L’auteur évoque également les condamnations de journalistes Mourad Zeghidi et Borhen Bsaies, ainsi que la grève nationale observée par les avocats tunisiens le 18 juin pour protester contre le fonctionnement de la justice.
Selon l’eurodéputé, la Tunisie connaît une détérioration continue de l’État de droit depuis l’arrivée au pouvoir de Kaïs Saïed en 2019, et plus particulièrement depuis les mesures exceptionnelles prises en juillet 2021 qui ont conduit à une profonde reconfiguration des institutions. Il estime que les poursuites engagées contre des opposants politiques, des avocats, des journalistes et des responsables d’organisations de la société civile traduisent une restriction croissante des libertés publiques.
La tribune critique également la politique de l’Union européenne à l’égard de Tunis.
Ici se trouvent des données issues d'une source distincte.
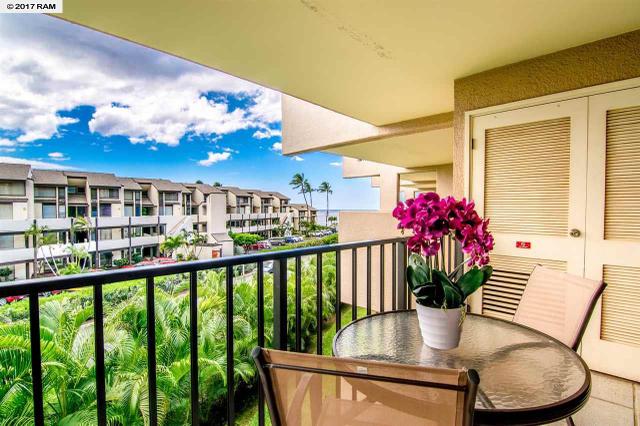 2695 S Kihei Rd #9-305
Son auteur reproche à la Commission européenne de poursuivre sa coopération avec les autorités tunisiennes, notamment dans le cadre du « partenariat stratégique global » conclu en 2023 sur les questions migratoires, sans conditionner cette coopération à des avancées en matière de droits fondamentaux. Il rappelle que le Parlement européen avait adopté, en novembre 2025, une résolution demandant la libération de l’avocate Sonia Dahmani, tout en regrettant que cette dernière ait ensuite fait l’objet d’une nouvelle condamnation.
L’eurodéputé indique également qu’une mission de la sous-commission DROI prévue en Tunisie en avril dernier n’a pas pu avoir lieu après le refus des autorités tunisiennes. Il souligne enfin que plusieurs avocats européens ont récemment demandé à la haute représentante de l’Union pour les affaires étrangères, Kaja Kallas, d’envisager des sanctions ciblées contre Kaïs Saïed au titre du régime mondial de sanctions de l’Union européenne en matière de droits de l’homme, institué en 2020.
À ce stade, les autorités tunisiennes n’ont pas réagi publiquement à ces nouvelles prises de position. Elles ont, à plusieurs reprises, affirmé que les procédures judiciaires engagées dans le pays relevaient de l’indépendance de la justice, et rejeté les critiques étrangères, qu’elles considèrent comme des ingérences dans les affaires intérieures de la Tunisie.